Everyone will tell you, becoming a parent will see you saying goodbye to friendships because you lose common ground with people. However, don’t hang up your friendship hat just yet because new “parent” friendships are just around the corner.
You will start to make a few “couple friends” and by the time the kids start school you’ll have friendships with some parents at the school drop off and pick up times, too. It’s now that you’ll realise that building a strong friendship with those couples and parents may take a little more effort than they did when you were in school, Uni or the workplace.
From personal experience, it’s usually the fathers who have the worst end of the stick when it comes to friendships. Generally, Dads go to work all day and then come home and be parents. There’s not really any time to put effort into building friendships and this can often have them feeling down about themselves (not that they would ever admit that!).
We’ve put together a few suggestions on how to build those couple friendships up and get you both socialising again.
Building “couple” friendships
- Host a monthly couples games night (alternating each month on where the games night is held and who is hosting)
- Organise a fortnightly Friday BBQ night where all the kids can hang out and play while the parents cook dinner and have a few beverages of their choice (alcohol or not. psst- we’ve heard wine is a great social lubricant 😉 )
- Plan a couples dinner party- There are so many ideas that a simple google search will reveal. An example you ask? Try a murder mystery dinner party!

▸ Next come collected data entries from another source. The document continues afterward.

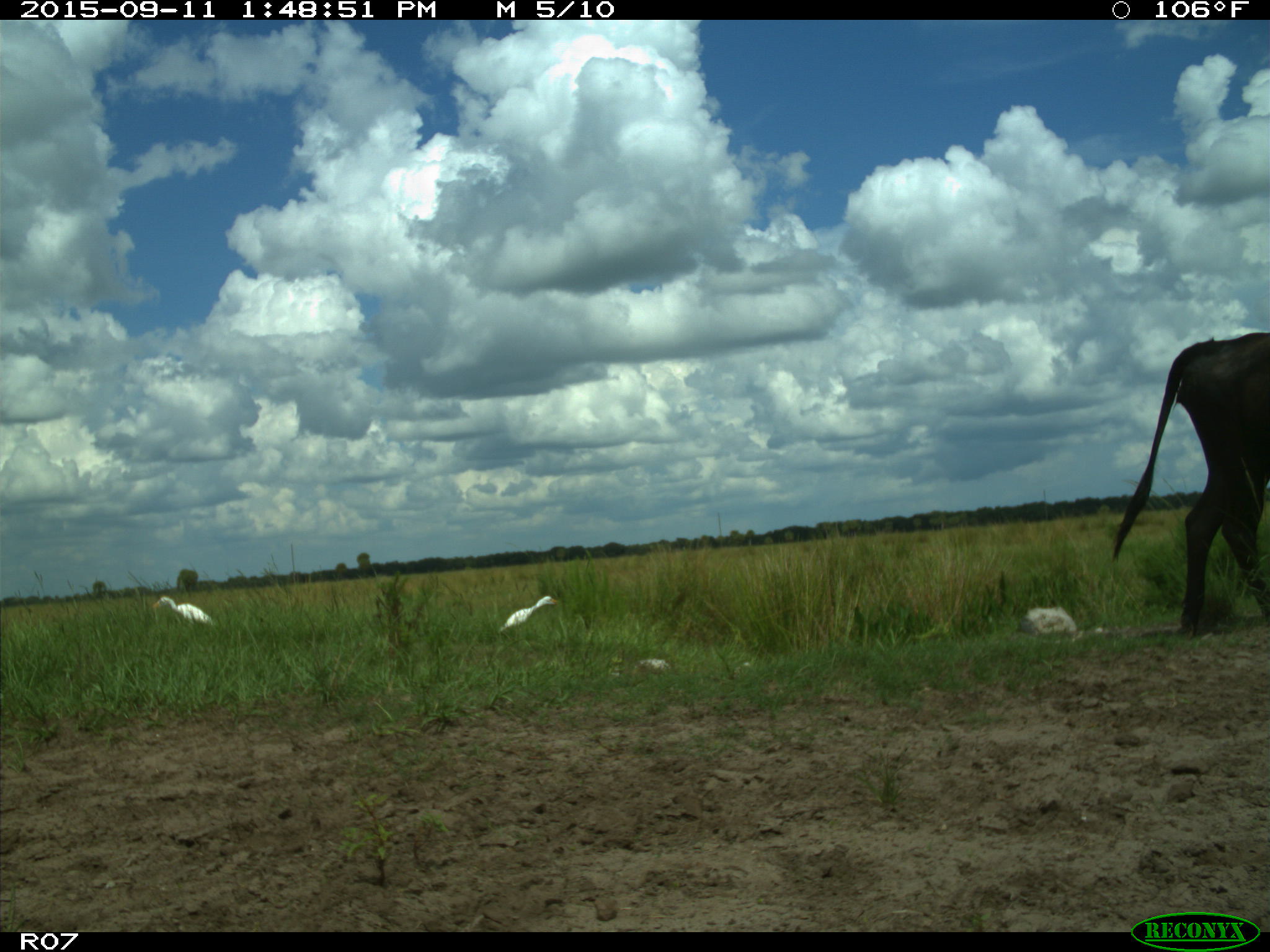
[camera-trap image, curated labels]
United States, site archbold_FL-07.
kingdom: Animalia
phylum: Chordata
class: Mammalia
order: Artiodactyla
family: Bovidae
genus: Bos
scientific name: Bos taurus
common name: domestic cow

- Find a common interest and start attending those things as a group (ie. car racing, football, hiking, camping etc)
Whatever you come up with to do, be sure to make the effort at least once a month so your friendships can start to blossom. By building a group of couple friendships, you will also help your children grow up with great social skills and some awesome memories of hanging out with other kids while their parents actually had fun!
After a few meets, the friendships will start to take a more natural flow and organising catch ups won’t feel like such an effort. It’s vitally important for our children to see that being their parents isn’t taking away from our lives and happiness. They notice these things weather you realise or not. So good luck on building those friendships and start finding yourselves again!